We were hooked. We wanted to see for ourselves. And soon enough, we did.

The Yachana Lodge was one of the true high points of our trip, and it wasn't just because of the setting, or the wildlife, or our guide. The setting was spectacular, true, as was the wildlife, and our guide and friend Juan Kunchikuy was one of the most amazing and special people we've ever met. But what sets Yachana apart is the difference it's making in the lives of the people around it.

We visited a school that FUNEDESIN is building. Every village along the Rio Napo has its own school, Juan explained to us, but these are just elementary schools. If someone living in one of these villages wants to go to high school, they have to travel hundreds of kilometers, to the city of Puyo, where they'll need to rent an apartment. None of this is especially feasable in a place where the average income is $270/year. For a family of nine.

But now they'll have a school of their own, one that teaches agriculture and ecotourism as well as grammar and algebra.

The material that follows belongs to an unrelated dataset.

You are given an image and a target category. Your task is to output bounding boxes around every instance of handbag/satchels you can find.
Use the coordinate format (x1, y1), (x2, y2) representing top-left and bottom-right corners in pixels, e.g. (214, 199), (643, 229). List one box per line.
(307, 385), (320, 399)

A self-sufficient place where the students themselves will tend the crops that will feed them. They'll attend classes for twenty days at a time, and then have twenty days off (replaced by another group of students) to go home and pass on what they've learned to their families. The response has been huge, and not just from the teenagers the school is aimed at: their parents, too, want a shot at the education they'd never before had the opportunity to acquire.

Yachana Lodge is a place where you can go to sleep at night knowing that every penny you're spending there is making a very real difference in somebody's life.

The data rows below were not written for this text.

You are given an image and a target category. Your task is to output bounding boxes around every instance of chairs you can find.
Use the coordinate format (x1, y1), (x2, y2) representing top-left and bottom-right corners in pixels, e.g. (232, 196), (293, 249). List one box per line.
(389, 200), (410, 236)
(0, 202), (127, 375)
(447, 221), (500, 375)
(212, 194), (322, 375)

In future entries, we'll tell you more about the place, about the jungle and the creatures that inhabit it, and about Juan, who just might be the most remarkable man we've ever met. But first I just wanted to tell you about that part.

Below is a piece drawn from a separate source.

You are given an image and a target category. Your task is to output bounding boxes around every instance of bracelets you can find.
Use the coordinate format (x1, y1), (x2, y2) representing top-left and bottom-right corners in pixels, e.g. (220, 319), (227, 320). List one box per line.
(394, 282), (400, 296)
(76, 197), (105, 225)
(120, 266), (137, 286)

Because just like Dan, I tear up every time I think about it.

Koreen (Amie's sister)
September 6, 2005 at 4:42pm
Ha! I beat my sister:)

OMG--what beautiful children. It makes me so sad to know that there is such poverty, and so happy to know that people care enough to make a difference.

You two make my day every time you post!

K

AngryDiabeticUnemployedLesbianPoet
September 6, 2005 at 8:45pm
If there are two people in the world who I knew would make a difference it's you Hedgehogs! While I'm sitting here on my arse you're out there doing something with your life. You have no idea how much I admire you two and how much I wish I could be like you. Take care of yourselves and enjoy each new learning experience that comes your way.
*Hugs/Kisses*
Shana
September 6, 2005 at 10:14pm
I remember hearing a little about this earlier in your travels, and I cannot wait to hear more. What a special learning place… it sounds like something I'd love.
Carried away
September 7, 2005 at 2:38am
What a wonderful initiative. Glad to hear about it and can't wait to hear more.
Philsie
September 7, 2005 at 7:29am
Dont be sad Timmy
Janet
September 9, 2005 at 5:16am
OK. What does FUNEDESIN stand for?
Tim the hedgehog
September 9, 2005 at 5:58pm

OK. What does FUNEDESIN stand for?

It's the Spanish abbreviation for the Foundation for Integrated Education and Development. :)

Philosophical LesbianPoet
September 11, 2005 at 11:49pm
How do you get those happy face icons? All I can do is the standard 8 o ) or 8 o P Why does yours look so AOL-ish? Just wondering…
Tim the hedgehog
September 12, 2005 at 3:43am

How do you get those happy face icons? All I can do is the standard 8 o ) or 8 o P

Just use the standard smilies instead. I'll stick spaces into them to keep them from being converted into smilies here, but don't use spaces when you type them.


:) = : )
:( = : (
:D = : D
;) = ; )

Philosophical LesbianPoet
September 12, 2005 at 11:37pm
Thanks! 8o)
Kim
September 16, 2005 at 1:32pm
Hi Jess,
Kim
September 16, 2005 at 1:37pm
Sorry, need to get used to your page. Randy shared your site name with me before he left. The pictures are wonderful and you look so happy, so glad you got to do it. I will try to pop in and see where you have been lately and use it as my lunch escape… Hope you continue to have a great trip!